A igreja mais liberal do século 16 deu seus primeiros passos ainda no século 6, quando santo Agostinho estabeleceu-se na cidade inglesa de Cantuária, com o objetivo de converter os anglo-saxões ao catolicismo. Agostinho tornou-se arcebispo local, colocando a Inglaterra sob a proteção do Vaticano. Foi assim até 1533, quando o rei Henrique VIII pediu o divórcio de sua esposa, Catarina de Aragão para casar-se com Ana Bolena. O papa Clemente VII não só negou o divórcio, como também se recusou a abençoar o segundo casamento. Henrique VIII cortou relações com Roma e se declarou chefe de uma nova igreja, a Anglicana. Os anglicanos têm liberdade para escolher a liturgia que querem seguir. Segundo o anglicanismo, cada um deve decidir seu próprio caminho, por meio de seu livre-arbítrio, sua liberdade moral e intelectual. Cada província adaptou a igreja aos seus próprios valores e idéias criando, democraticamente, uma personalidade distinta até na nomenclatura da igreja em torno do mundo. A liberalidade e a democracia anglicana foram permitindo à igreja se adaptar aos novos tempos, convivendo com a diversidade: em 1994 ordenaram a primeira mulher ao sacerdócio, em 2003 ordenaram o primeiro bispo homossexual. Em 2008, celebraram o primeiro casamento entre dois homens. Mas, por ironia, a igreja que sempre foi diferente das demais igrejas cristãs, está enfraquecendo justamente por seu maior atributo: a liberdade. Depois de 5 séculos, o anglicanismo se divide – quanto mais democracia, mas espaço para divergências.

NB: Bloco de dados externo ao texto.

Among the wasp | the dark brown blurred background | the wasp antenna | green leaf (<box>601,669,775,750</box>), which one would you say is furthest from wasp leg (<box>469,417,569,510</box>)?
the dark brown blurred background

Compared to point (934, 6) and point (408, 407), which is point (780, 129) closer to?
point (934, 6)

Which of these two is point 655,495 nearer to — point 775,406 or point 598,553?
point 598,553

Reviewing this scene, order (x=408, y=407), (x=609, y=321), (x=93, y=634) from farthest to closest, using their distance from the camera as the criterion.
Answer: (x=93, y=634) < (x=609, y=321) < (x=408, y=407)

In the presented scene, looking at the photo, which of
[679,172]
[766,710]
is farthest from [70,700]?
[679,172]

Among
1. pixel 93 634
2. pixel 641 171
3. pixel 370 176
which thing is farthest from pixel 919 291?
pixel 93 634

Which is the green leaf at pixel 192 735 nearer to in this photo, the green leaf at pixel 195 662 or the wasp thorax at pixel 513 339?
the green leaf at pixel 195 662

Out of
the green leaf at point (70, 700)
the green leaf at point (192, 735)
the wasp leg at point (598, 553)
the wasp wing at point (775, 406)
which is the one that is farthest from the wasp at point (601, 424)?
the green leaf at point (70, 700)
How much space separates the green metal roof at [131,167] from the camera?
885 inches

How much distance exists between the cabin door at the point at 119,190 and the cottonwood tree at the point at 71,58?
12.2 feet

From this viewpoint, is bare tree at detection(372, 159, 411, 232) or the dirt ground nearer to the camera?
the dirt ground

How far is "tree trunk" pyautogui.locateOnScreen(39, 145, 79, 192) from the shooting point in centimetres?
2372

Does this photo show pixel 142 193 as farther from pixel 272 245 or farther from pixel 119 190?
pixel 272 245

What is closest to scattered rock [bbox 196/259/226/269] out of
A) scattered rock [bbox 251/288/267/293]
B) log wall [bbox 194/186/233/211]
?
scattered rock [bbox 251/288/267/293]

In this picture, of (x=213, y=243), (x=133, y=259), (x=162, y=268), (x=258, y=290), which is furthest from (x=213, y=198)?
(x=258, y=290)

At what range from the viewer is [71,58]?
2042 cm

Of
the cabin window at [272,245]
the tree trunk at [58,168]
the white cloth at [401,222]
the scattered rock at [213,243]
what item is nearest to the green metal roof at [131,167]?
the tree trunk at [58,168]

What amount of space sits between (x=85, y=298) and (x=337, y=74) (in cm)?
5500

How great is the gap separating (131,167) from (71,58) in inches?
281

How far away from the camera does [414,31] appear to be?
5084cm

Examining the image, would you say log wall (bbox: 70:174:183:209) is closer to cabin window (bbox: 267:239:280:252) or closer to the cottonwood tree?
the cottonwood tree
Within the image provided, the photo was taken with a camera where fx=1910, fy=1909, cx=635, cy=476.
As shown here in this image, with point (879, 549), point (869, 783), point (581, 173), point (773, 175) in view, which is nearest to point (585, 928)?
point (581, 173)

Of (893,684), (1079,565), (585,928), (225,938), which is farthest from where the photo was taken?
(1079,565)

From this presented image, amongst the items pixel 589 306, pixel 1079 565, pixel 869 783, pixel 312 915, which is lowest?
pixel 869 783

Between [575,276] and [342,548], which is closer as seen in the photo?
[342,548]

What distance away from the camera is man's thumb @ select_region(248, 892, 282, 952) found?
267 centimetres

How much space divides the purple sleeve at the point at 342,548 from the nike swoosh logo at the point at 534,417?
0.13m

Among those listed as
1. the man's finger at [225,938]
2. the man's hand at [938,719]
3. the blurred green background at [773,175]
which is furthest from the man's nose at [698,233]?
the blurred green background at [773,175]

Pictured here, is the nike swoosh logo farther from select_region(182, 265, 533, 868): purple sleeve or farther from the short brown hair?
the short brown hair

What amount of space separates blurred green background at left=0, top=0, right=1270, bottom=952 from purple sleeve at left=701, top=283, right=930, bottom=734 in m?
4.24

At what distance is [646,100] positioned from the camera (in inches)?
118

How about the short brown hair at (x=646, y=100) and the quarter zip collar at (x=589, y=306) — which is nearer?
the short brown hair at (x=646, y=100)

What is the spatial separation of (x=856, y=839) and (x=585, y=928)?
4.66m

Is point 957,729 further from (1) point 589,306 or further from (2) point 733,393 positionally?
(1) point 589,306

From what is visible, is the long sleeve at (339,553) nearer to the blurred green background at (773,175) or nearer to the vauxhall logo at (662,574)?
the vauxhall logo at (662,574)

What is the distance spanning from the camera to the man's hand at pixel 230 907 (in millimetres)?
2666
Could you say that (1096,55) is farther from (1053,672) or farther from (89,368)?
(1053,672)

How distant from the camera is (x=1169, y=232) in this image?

A divisão entre liberais e conservadores está tão acirrada, que surgem opções que vão desde a formação de uma nova igreja até voltar para o catolicismo.
A religião que tenta se modernizar sempre terá um preço a pagar?
Recentemente, o papa Bento XVI condenou as pesquisas com células embrionárias. O mesmo papa reiterou que o inferno é um lugar real, onde as pessoas queimam eternamente. Não é de hoje que o catolicismo se debate contra a ciência: Ela foi contra o átomo, contra a teoria do heliocentrismo (o sol como centro de nossa galáxia), foi contra a datação do mundo, contra o estudo da anatomia em cadáveres, também desaprovou o número zero, assim como o pára-raio... A cada ano, segundo pesquisas, o número de católicos diminui no Brasil.
A religião que não se moderniza sempre terá um preço a pagar?
Em 1823 Joseph Smith, ao rezar nos fundos de sua casa, recebeu a visita do anjo Morôni cuja mensagem foi o início da Igreja de Jesus Cristo dos Santos dos Últimos Dias (seus seguidores são os mórmons ou santos). Os mórmons instituíram a poligamia, que foi extinta no grupo em 1890. Além dessa, em 1978, foi extinta a regra que proibia a entrada de negros nos templos. Segundo esta religião, os profetas da doutrina podem mudar mandamentos e leis dentro da igreja a qualquer momento. Mesmo assim as regras citadas, além de polêmicas, criaram dissidências a ponto de Smith e seu irmão serem presos e assassinados a tiros na cadeia, em 1844.
A religião que acompanha a modernidade sempre terá um preço a pagar?
Debate-se muito a necessidade de “modernizar” esta ou aquela religião. Esta “necessidade” abre espaços para divergências que, por sua vez, criam dissidências. No Espiritismo não é diferente. É de assustar quando descobrimos que existem “Espíritas ortodoxos”, “Espíritas Puristas”, “Novos Espíritas”... Muito embora, fique até mesmo difícil entender o tênue fio que separa uma das outras. Afinal, ‘modernidade’ em religião precisa significar ‘dissidência’?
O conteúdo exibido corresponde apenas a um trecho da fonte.